- **Available records**
—————
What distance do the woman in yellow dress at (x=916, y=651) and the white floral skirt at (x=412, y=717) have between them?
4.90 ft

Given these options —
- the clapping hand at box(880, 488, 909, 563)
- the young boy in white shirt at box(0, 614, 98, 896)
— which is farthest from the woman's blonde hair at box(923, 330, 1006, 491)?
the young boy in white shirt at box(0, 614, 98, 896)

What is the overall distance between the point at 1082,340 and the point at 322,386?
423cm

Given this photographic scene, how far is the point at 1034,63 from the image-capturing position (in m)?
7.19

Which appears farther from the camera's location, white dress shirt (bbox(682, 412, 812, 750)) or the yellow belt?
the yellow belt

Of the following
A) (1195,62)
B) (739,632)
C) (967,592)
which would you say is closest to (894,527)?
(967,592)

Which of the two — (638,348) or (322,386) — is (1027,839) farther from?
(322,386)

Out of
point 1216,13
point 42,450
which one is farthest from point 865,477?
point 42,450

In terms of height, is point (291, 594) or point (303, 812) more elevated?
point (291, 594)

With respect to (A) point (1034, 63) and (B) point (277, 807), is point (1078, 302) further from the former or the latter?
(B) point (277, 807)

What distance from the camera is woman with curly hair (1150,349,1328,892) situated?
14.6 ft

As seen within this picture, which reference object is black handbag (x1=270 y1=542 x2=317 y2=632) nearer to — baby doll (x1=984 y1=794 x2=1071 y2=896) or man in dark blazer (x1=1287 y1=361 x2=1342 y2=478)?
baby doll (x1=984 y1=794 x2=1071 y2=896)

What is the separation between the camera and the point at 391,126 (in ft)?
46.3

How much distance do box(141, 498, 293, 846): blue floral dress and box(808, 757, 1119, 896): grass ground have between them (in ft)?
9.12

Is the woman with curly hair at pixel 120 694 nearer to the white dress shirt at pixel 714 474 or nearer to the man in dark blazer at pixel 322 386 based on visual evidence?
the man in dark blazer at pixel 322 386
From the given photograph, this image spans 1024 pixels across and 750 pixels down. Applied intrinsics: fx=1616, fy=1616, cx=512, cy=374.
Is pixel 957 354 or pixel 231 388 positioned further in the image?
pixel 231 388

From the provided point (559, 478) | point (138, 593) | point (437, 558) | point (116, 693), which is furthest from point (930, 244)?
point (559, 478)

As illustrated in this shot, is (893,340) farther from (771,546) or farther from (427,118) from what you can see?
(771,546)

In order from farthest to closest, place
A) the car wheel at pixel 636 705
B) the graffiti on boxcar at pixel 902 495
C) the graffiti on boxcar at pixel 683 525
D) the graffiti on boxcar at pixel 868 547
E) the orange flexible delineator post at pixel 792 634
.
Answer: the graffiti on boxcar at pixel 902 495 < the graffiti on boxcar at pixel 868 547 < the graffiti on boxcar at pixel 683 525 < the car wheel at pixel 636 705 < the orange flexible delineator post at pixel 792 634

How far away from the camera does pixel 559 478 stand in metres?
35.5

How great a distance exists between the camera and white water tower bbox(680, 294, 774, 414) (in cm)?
—————
- **Task goal**
Copy the listing from the line with "How far away" through the end of the listing, swapping "white water tower" for "red water tower" and keeping everything else the same.

- **Exercise solution**
How far away from the camera does pixel 559 478 stand in metres?
35.5

How great a distance exists between the camera and red water tower bbox(680, 294, 774, 414) (in cm)?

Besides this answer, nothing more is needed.